Amulets were primarily employed by shamans on the Northwest Coast, but many people in the region kept small pieces of material (shapes made of stone, bone, horn, etc.) or simple carvings as talismans for their own well being and protection from spiritual harm. An early drawing (from the 1780s) of a high-ranking Haida woman includes an English silver fork worn about her neck on a cord, the first of this exotic material to be used as jewelry. Shaman’s amulets are usually recognizable by the inclusion of certain types of imagery unique to the shamanic calling, such as emaciated humans or animals (with skeletal features), octopus suckers, figures in transformation, land otters, and similar themes. Amulets were made of bone, horn, ivory, and sometimes wood or stone.
This small sculptural amulet is made of whale ivory and may have been strung on a deer or moose-hide cord through the pierced opening below the neck of the human figure along the top. The piece is deeply relief-carved into three interrelated figures. On the right end) is the head of what may be a whale or dolphin, with round, inlaid eyes and a rounded snout with a large mouth. What are probably pectoral fins stream back from the rear corner of the head and are split into two long digits or feather-like forms.
At the opposite end of the amulet, a creature even more difficult to identify is shown with separately carved lobes trailing behind it. These represent the creature’s vertebrae. Finally, the head has round inlaid eyes, and an unusual form that arches up over the animal’s snout.
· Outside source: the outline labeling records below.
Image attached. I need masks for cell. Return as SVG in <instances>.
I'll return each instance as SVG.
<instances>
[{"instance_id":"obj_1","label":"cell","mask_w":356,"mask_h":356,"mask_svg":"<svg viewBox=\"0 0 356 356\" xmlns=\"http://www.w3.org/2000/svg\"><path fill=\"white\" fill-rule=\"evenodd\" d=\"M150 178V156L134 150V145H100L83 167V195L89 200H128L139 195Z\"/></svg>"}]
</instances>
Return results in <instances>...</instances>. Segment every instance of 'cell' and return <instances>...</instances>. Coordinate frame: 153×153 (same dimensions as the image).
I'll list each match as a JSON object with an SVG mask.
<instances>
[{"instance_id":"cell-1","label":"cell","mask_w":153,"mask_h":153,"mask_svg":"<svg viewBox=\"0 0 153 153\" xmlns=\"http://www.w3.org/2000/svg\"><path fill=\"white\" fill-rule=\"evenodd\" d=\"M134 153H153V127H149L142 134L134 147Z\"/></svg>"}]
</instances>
This may represent the head of a large whale species like a humpback or bowhead. Between the two heads spans the carved form of a reclining human figure, its hands crossed over its belly. The mask-like face has large abalone-shell inlaid eyes and an open mouth, which indicates that the figure is singing. This image most likely represents the shaman himself, spirit-traveling with the two creature images to a realm between life and death, the spirit-universe of the shaman.